Toward the tail end of my grandfather’s long life, we were all sitting around a table at Applebee’s one Sunday noon for lunch when out of left field he started talking about an event that took place during his service in World War II. This was somewhat jarring and unusual considering I had never once heard him speak about that time period in any great detail throughout the entire 40 odd years of life we’d overlapped on. But here he was now, recounting a particularly traumatic experience from the Pacific Theater as we all waited for our assorted entrees to arrive while sipping on sodas and lemonades.

I want to say his story took place during the latter stages of the Japanese invasion of Oceania… like I said, the memory came out of the deep, dark blue, an iceberg of a non sequitur that effectively sank all other conversation. In a silent mix of wonder and horror, we listened as he spoke about the ship he was stationed on that was trying to pull up anchor at a port in New Guinea while all these native women were frantically thrusting babies at the U.S. soldiers for them to take away—the unwanted biological reminders of being raped by Japanese soldiers who had occupied the territory. Tears welled up at the corners of his eyes, but never fell, and the recollection dissipated just as fast as it had furiously sprung up, a sudden squall on his generally placid Great Plains.

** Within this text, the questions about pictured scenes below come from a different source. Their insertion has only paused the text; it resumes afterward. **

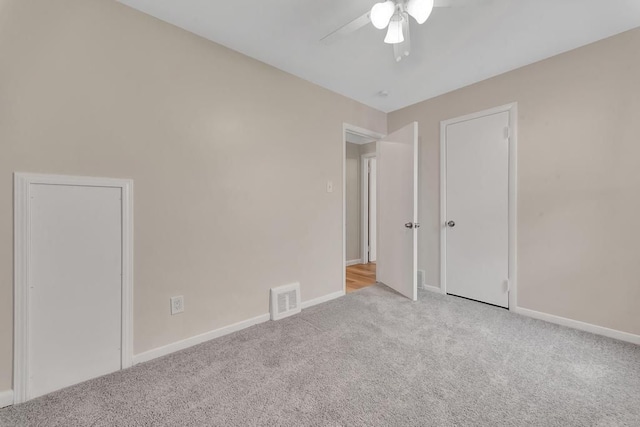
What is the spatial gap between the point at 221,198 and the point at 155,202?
463mm

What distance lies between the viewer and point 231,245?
2162mm

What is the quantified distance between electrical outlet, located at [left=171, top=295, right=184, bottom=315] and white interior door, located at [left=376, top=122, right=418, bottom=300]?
2.23 metres

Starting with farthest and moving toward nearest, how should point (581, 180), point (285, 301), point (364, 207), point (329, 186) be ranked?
point (364, 207)
point (329, 186)
point (285, 301)
point (581, 180)

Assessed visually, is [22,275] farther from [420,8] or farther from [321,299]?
[420,8]

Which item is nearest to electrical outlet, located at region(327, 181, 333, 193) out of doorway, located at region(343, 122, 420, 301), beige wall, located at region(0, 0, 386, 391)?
beige wall, located at region(0, 0, 386, 391)

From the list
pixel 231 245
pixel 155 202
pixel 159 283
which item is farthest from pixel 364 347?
pixel 155 202

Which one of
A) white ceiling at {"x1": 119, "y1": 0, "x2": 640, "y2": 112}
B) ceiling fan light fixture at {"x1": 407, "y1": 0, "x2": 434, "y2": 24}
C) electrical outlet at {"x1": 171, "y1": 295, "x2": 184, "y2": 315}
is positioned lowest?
electrical outlet at {"x1": 171, "y1": 295, "x2": 184, "y2": 315}

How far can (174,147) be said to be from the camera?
6.13 feet

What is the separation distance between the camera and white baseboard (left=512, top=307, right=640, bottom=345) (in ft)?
6.47

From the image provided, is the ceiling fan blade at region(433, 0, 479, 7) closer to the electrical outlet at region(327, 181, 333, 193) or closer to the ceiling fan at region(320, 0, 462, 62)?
the ceiling fan at region(320, 0, 462, 62)

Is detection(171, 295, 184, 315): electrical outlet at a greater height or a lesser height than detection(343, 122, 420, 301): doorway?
lesser

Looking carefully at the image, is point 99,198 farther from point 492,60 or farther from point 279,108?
point 492,60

What triggered this specific memory then and there, I haven’t a clue. I mean this was the serene figurehead of our family gatherings. The one who always delivered a solemn grace before mealtimes and would sit for entire afternoons with a contented smile on his face while quietly gazing at the varied lifeforms descended from him—even his only grandson who started dressing like a clown and flailing about on a toy skateboard at the precipice of adulthood. So I had to wonder: This remarkably calm demeanor of his… was that the stoic sentry who stood guard while the psyche within fervently maintained a wall to keep the horrors of war at bay? Because never in a million-billion years could I have ever expected to hear such a tale come from him, let alone it be an actual event endured in his lifetime.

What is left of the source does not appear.